-- Stored items --
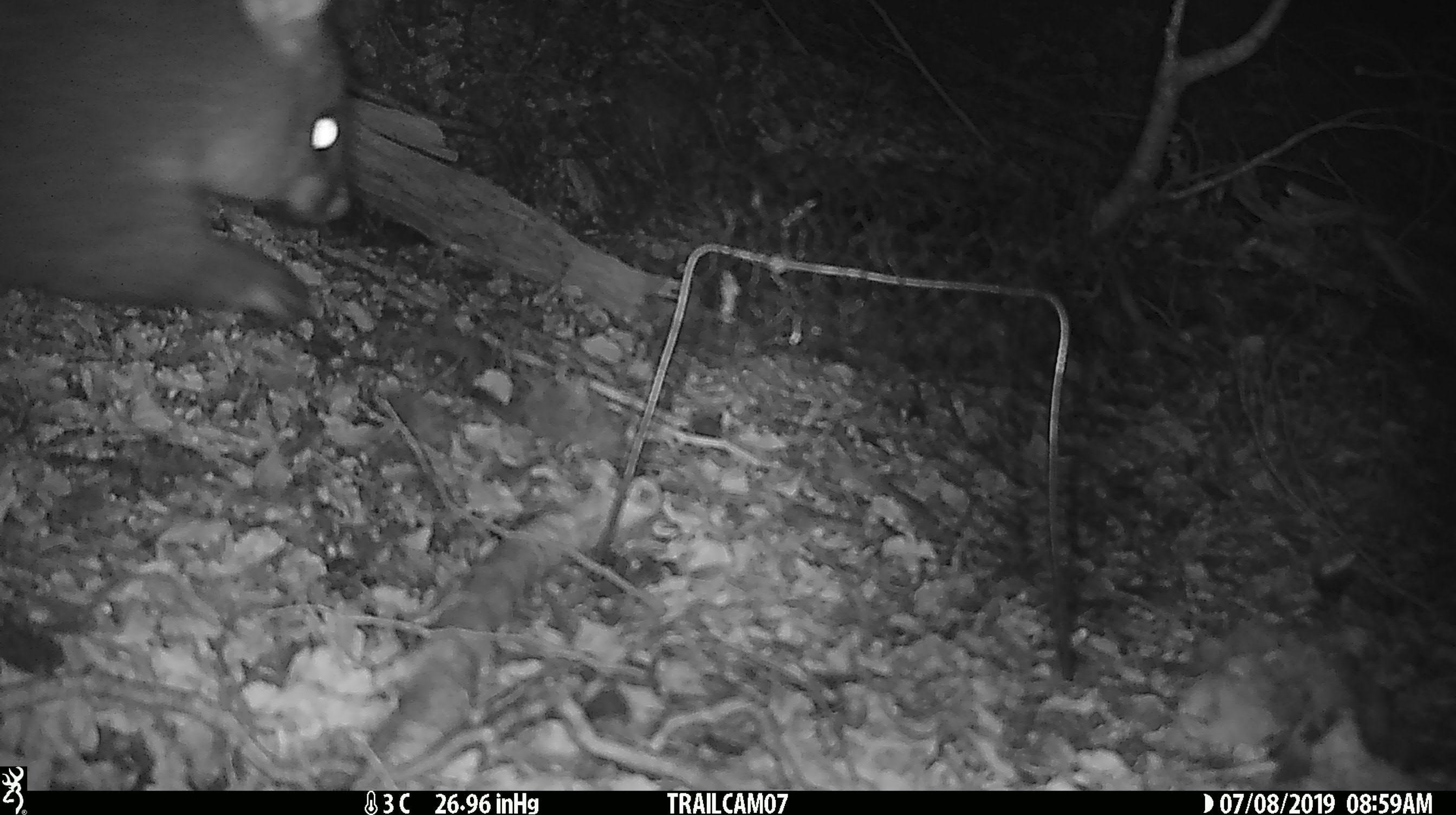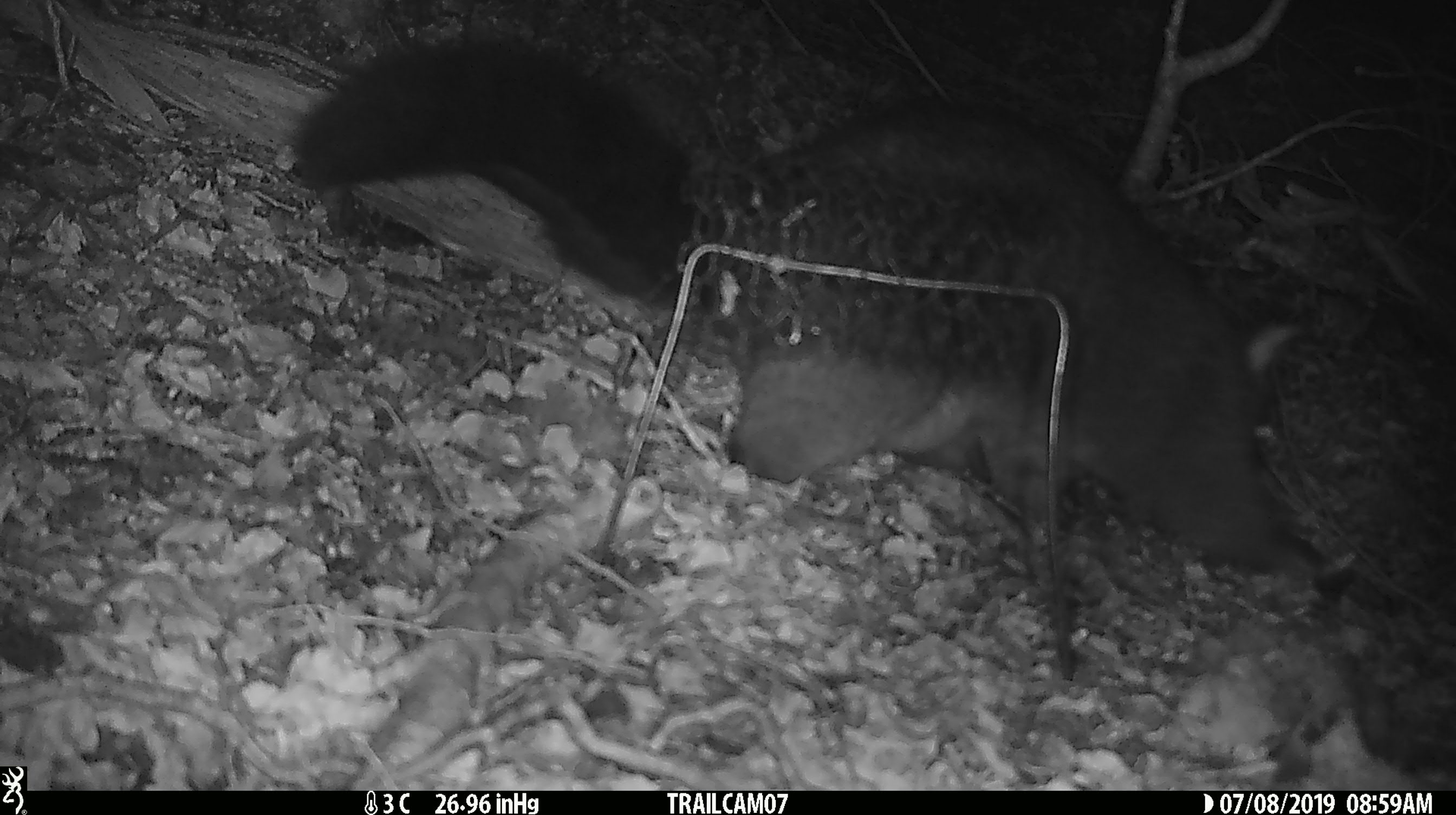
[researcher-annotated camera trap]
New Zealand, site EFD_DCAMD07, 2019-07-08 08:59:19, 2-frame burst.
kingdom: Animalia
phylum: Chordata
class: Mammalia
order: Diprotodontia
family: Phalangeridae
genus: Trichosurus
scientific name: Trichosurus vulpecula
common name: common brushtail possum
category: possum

-- YOUR OBJECTIVE --
Reproduce the lines above exactly, please, but not the pictures in them.

-- ANSWER BELOW --
[researcher-annotated camera trap]
New Zealand, site EFD_DCAMD07, 2019-07-08 08:59:19, 2-frame burst.
kingdom: Animalia
phylum: Chordata
class: Mammalia
order: Diprotodontia
family: Phalangeridae
genus: Trichosurus
scientific name: Trichosurus vulpecula
common name: common brushtail possum
category: possum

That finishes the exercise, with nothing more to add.